En algunos temas, nos gusta utilizar la voz como si fuera un instrumento, como si formaran una parte de ese todo que es la melodía. La voz humana es algo muy interesante. Si escuchas dos canciones, una con voz y otra sin, la que incluye voz humana resulta mucho más atractiva. Le da un toque humano que la gente agradece. Así que utilizamos las dos modalidades. En algunos temas, la voz aporta un segundo nivel a la melodía, que puede ser muy profundo.

¿Os resulta más difícil trabajar desde que dos de los miembros del grupo han ido a vivir a Berlín?

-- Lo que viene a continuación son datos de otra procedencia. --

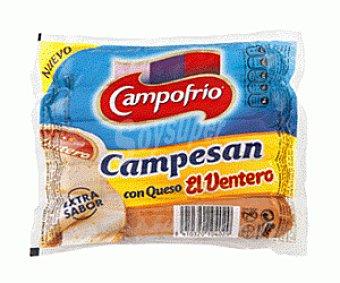 Campofrío Salchichas Campesan Paquete de 170 g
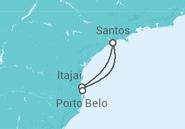 Itinerário do Cruzeiro  Itajaí e Porto Belo - Pullmantur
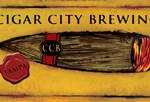 Beer Release: Puppy's Breath Porter and Tocobaga Ale by Cigar City Brewing(FL)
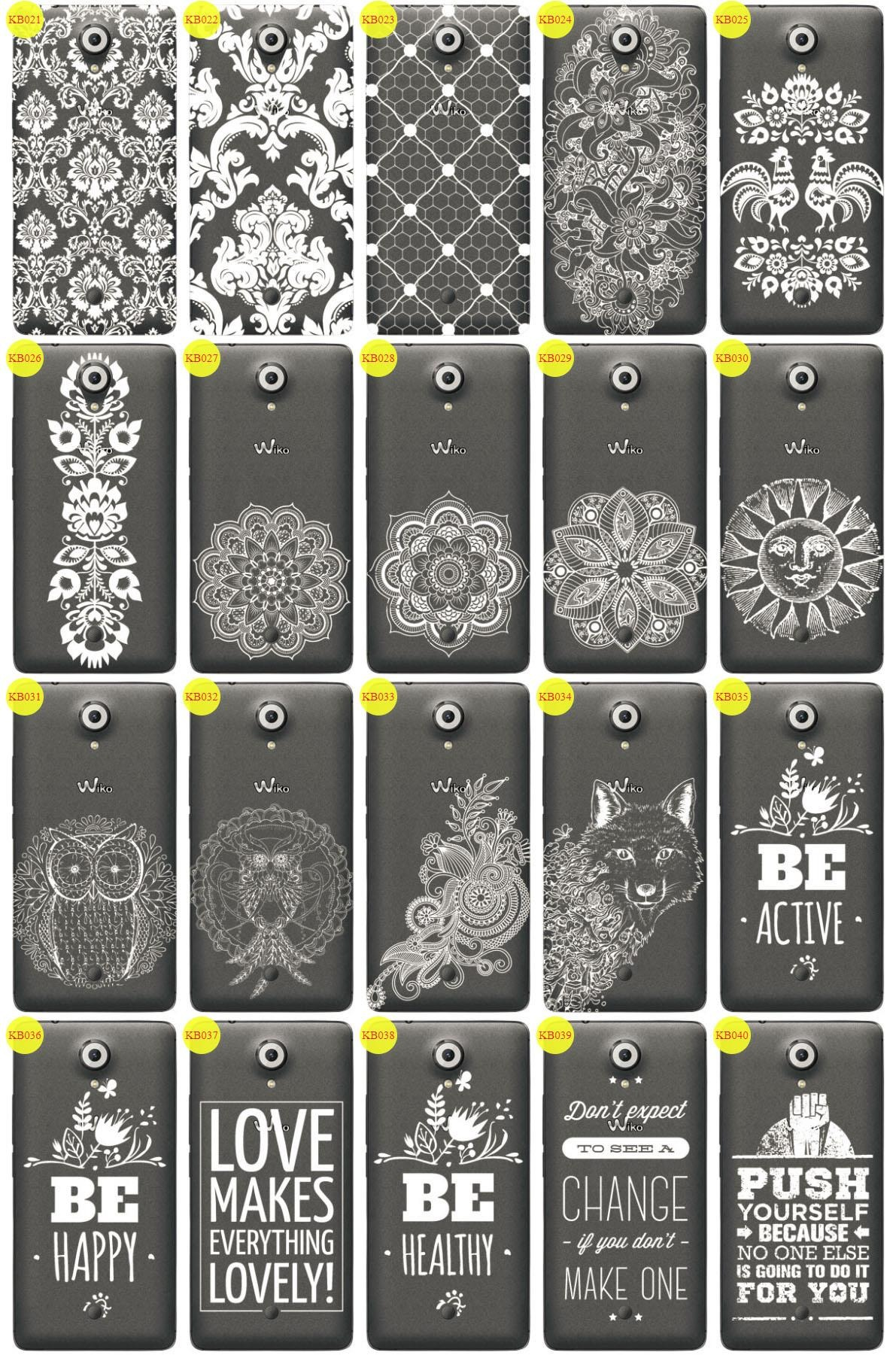 Back Case Cover Overprint Kreatui LaceCase WIKO UFEEL + GLASS 9H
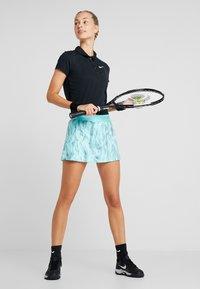 Nike Performance - SKIRT - Sportovní sukně - light aqua - 1
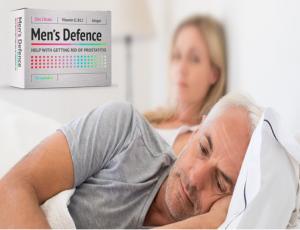Men's Defence capsule, ingrediente, compoziţie, cum să o ia, cum functioneazã, efecte secundare, prospect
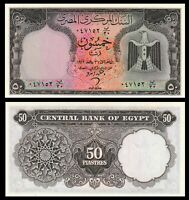 EGYPT 1966   ISS EAGLE 50 PIASTRES P 36  UNC ***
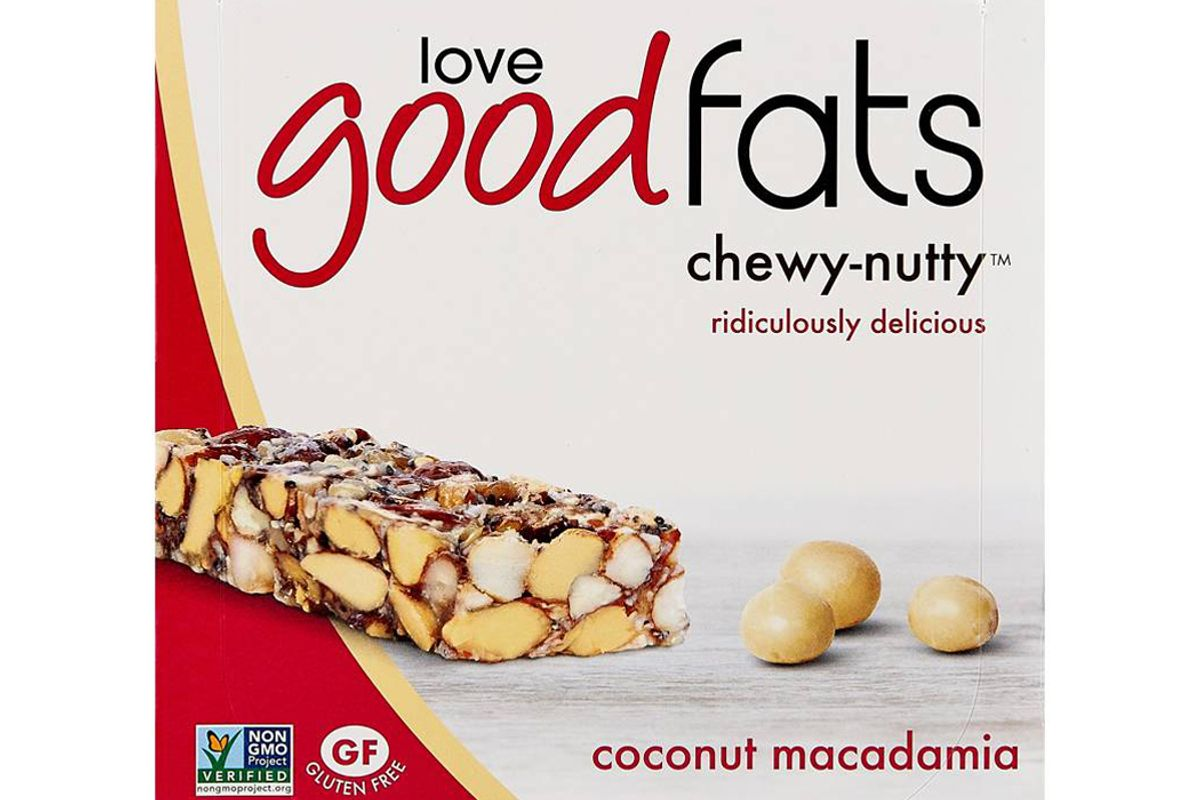 love good fats chewy nutty coconut macadamia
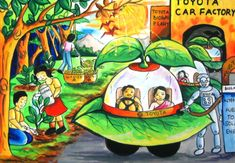 'Eco-friendly Solar Car' by Reema Ghosh, Aged India: Contest, Silver Drawing For Kids, Art For Kids, Phad Painting, Peace Poster, Environment Painting, Drawing Competition, Solar Car, Animal Art Projects, Composition Art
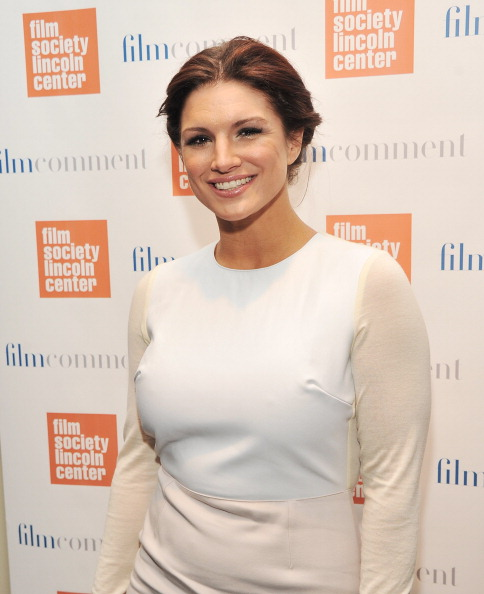 "Gina Carano「2012 Film Comment Selects Sneak Preview Screening Of ""Haywire""」:写真・画像(6)[壁紙.com]"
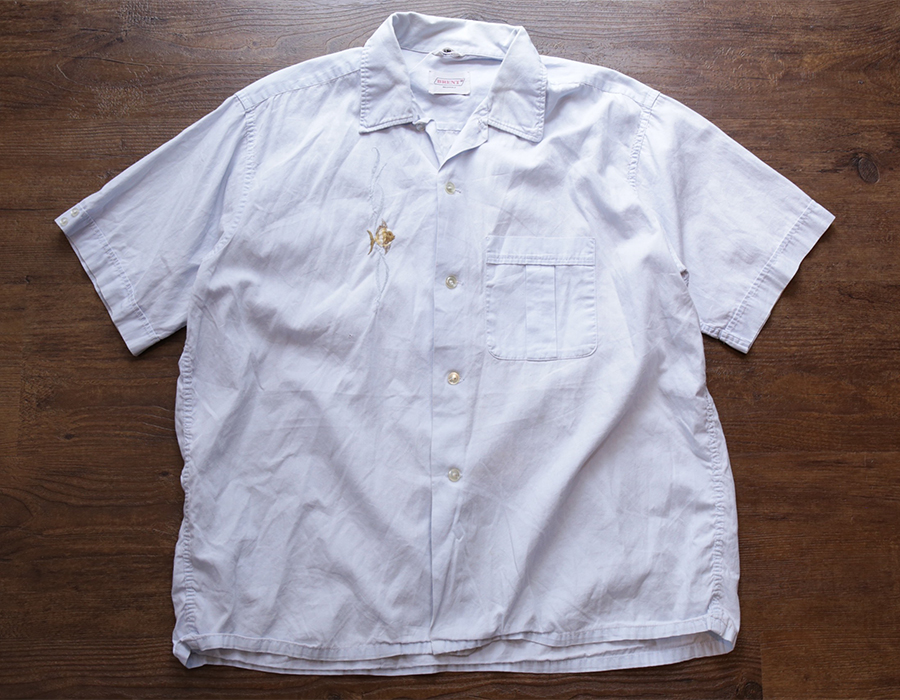 USED / BRENT SHORT SLEEVE SHIRT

Pues no resulta ningún problema. De hecho, yo he estado viviendo en Berlín antes que ellos, y como hemos pasado mucho tiempo de gira, no hemos estado alejados. Además, todos hemos estado componiendo por nuestra cuenta.

¿Trabajáis en nuevos temas mientras estáis de gira?

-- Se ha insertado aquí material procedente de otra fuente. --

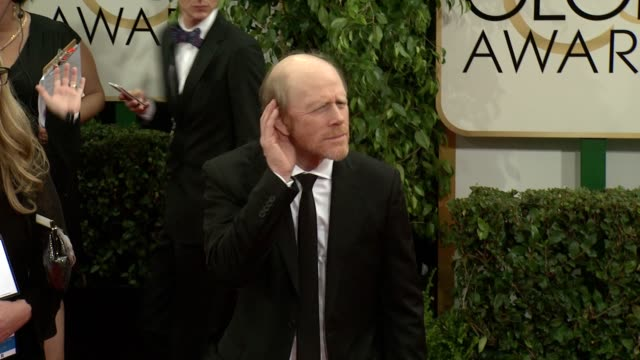 vídeos de stock, filmes e b-roll de ron howard at the 71st annual golden globe awards arrivals at the beverly hilton hotel on in beverly hills california - ron howard
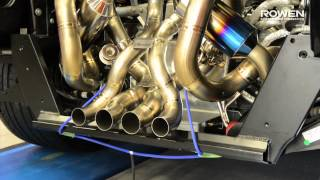 getlinkyoutube.com-Lamborghini Aventador Exhaust Sound♪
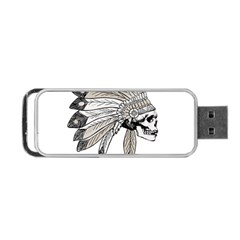 Indian Chef  Portable Usb Flash (one Side)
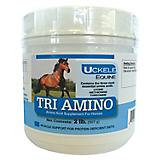 Uckele Tri Amino Supplement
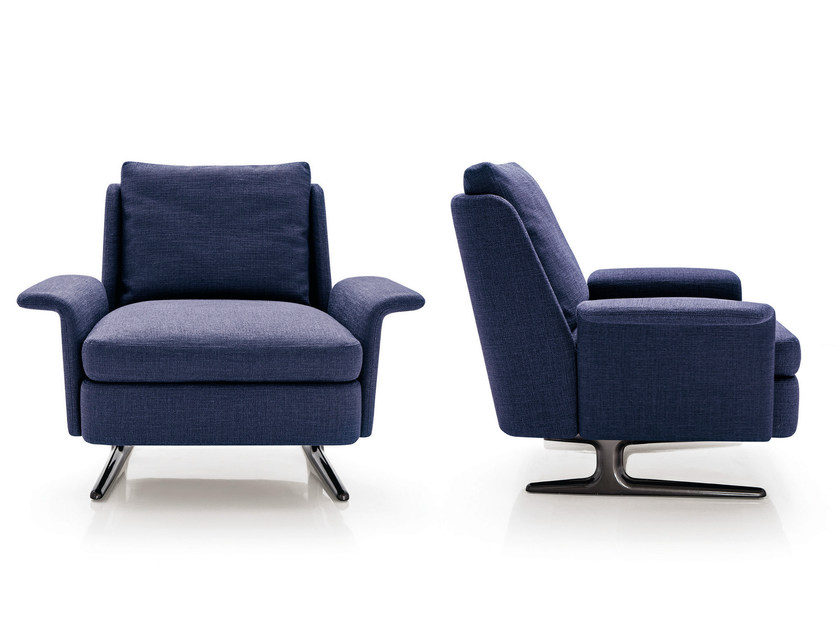 Beau Armchair SPENCER | Armchair By Minotti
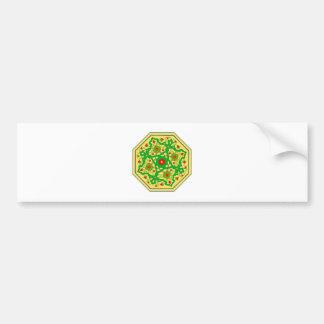 Eight-hit a corner sample flowers octagon pattern  bumper sticker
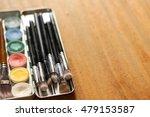 professional cosmetic. aqua... | Shutterstock . vector #479153587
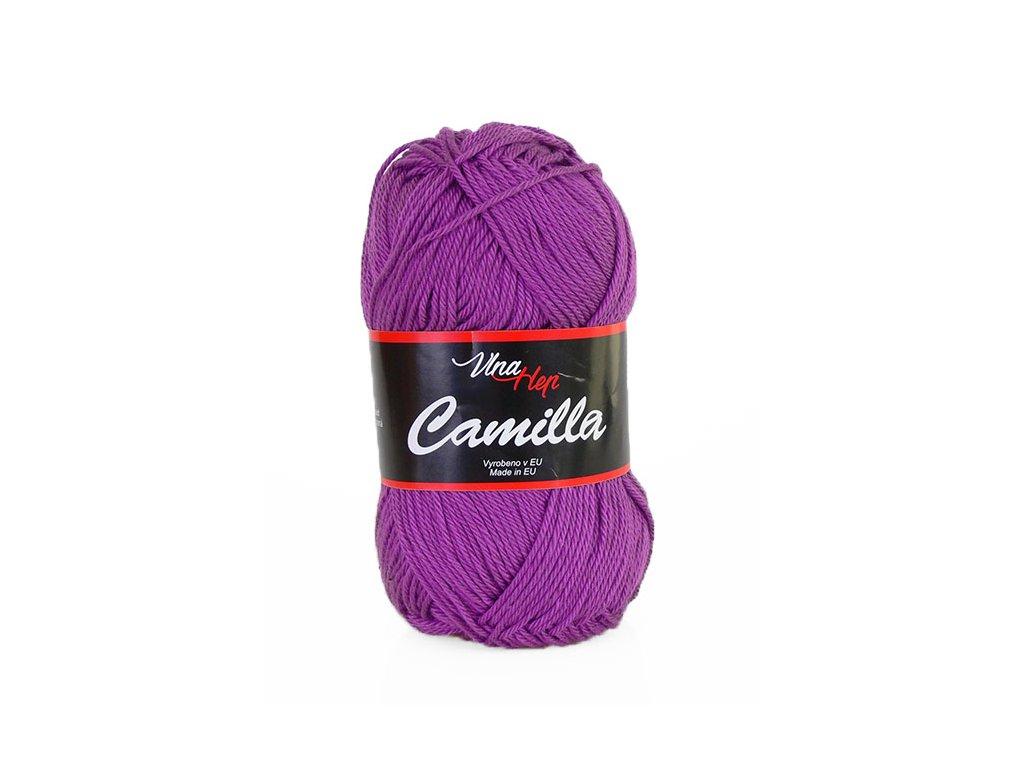 Příze Camilla 8065, VH
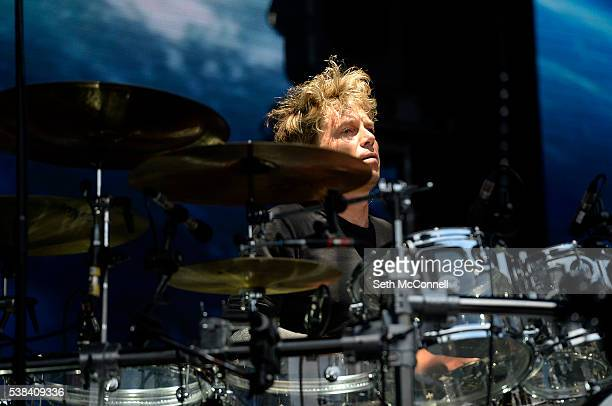 Jason Cooper of The Cure performs at Fiddlers Green Amphitheatre in Englewood Colorado on June 5 2016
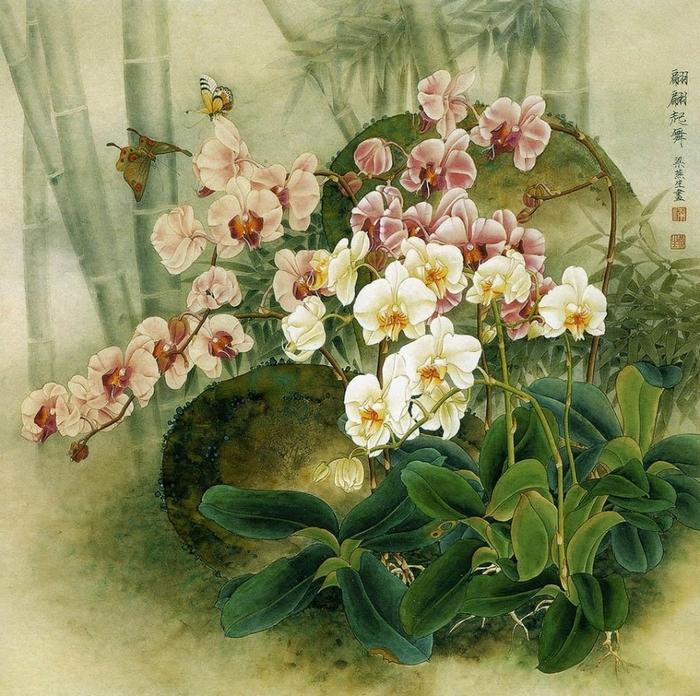 картины художницы Liang Yan Sheng 7 (700x696, 415Kb)
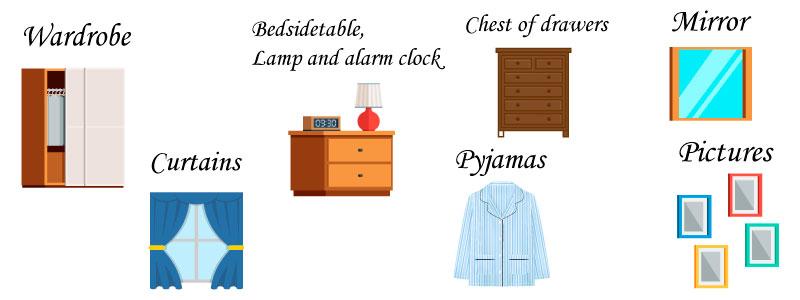 спальня на английском языке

Un poco, pero es difícil, porque normalmente tienes barra libre. Y en festivales como éste, con tanta gente, con este sol y tan buenas actuaciones, es difícil concentrarse. Y viniendo de Islandia, pues aún resulta más difícil con este sol y este calor.

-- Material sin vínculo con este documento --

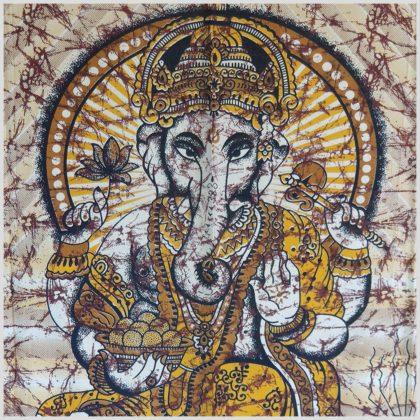 Ganesha Wandtuch Wandbehang Gelb-Orange 200cm*135cm 1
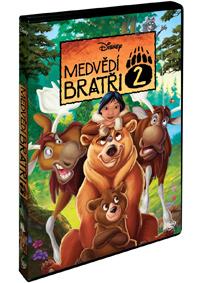 Medvědí bratři 2. DVD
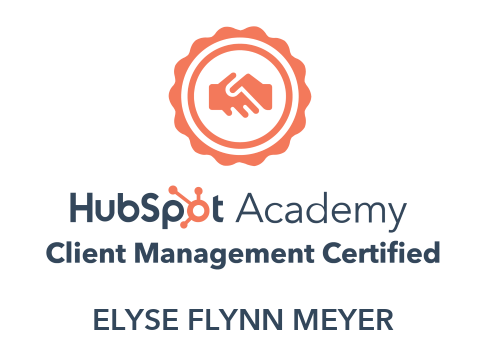Client Management Certification Image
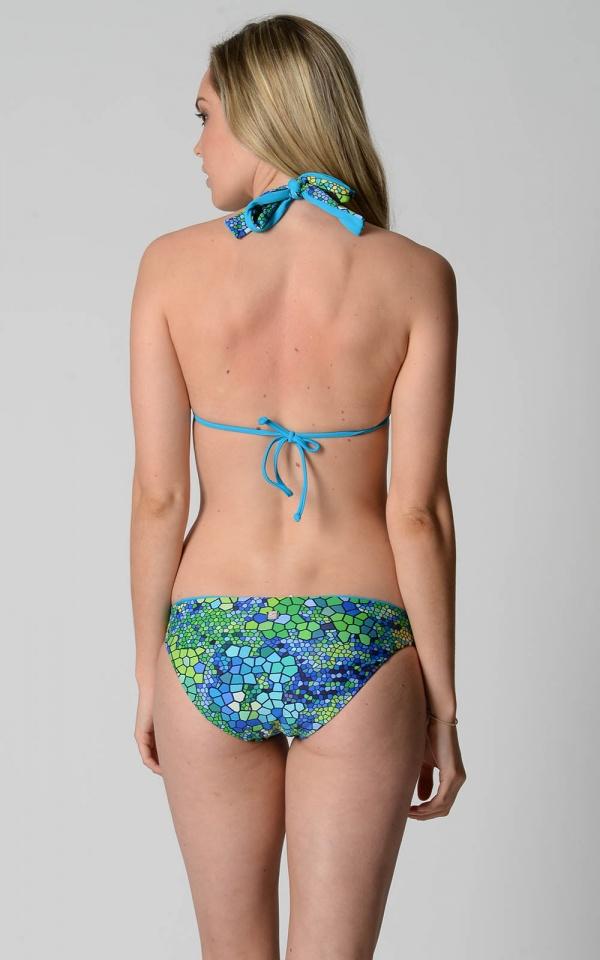 SingSale Lingerie & Swimwear (177 фото)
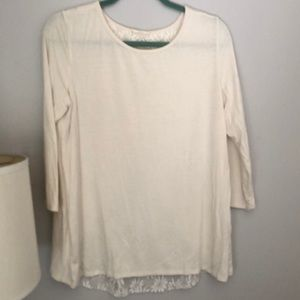 Cream tee with amazing back details
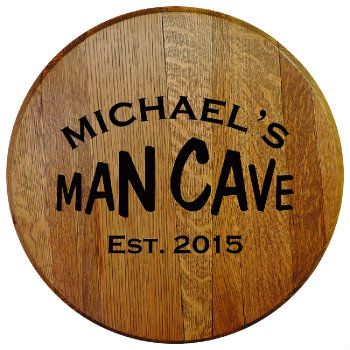 Personalized Man Cave Barrel Head Sign with Established Date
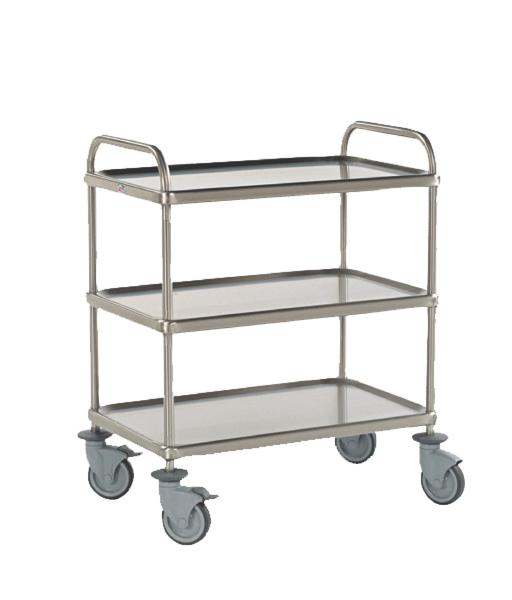 Three level stainless steel dining cart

Hablando de Islandia, últimamente parece que es cantera de grandes bandas y artistas. Me pregunto, ¿tendrá esto algo que ver con el éxito de Björk? ¿Ha ayudado a algunas de estas bandas a dar el salto?

Yo creo que no ha afectado tanto al hecho de que la gente empezara en esto de la música, si no más bien a poner la atención en esta gente que ya estaba haciendo música incluso antes que Björk tuviera éxito. En los últimos 3 años, sí que se ha convertido en un punto muy activo de la escena musical, pero la verdad es que había poco movimiento. Todo era muy amateur, amigos tocando en un garaje. Pero han empezado a haber mucho concursos, en los que los ganadores salían de gira, y eso ha ayudado mucho al desarrollo. Y el éxito de Björk nos ha conseguido un poco de atención. Islandia es muy pequeña y está muy lejos de lo que sería la gran Europa.

En las últimas semanas hemos escuchado que estáis ya trabajando en nuevos temas. ¿Volveréis a grabar pronto?

Ya hemos grabado algunas canciones. Mientras las íbamos componiendo, las hemos estado grabando en Islandia. Pero no son más que esbozos. Cuando acabemos nuestras actuaciones, nos volveremos a meter en el estudio. Ahora iremos a América y Japón, a ver qué tal va.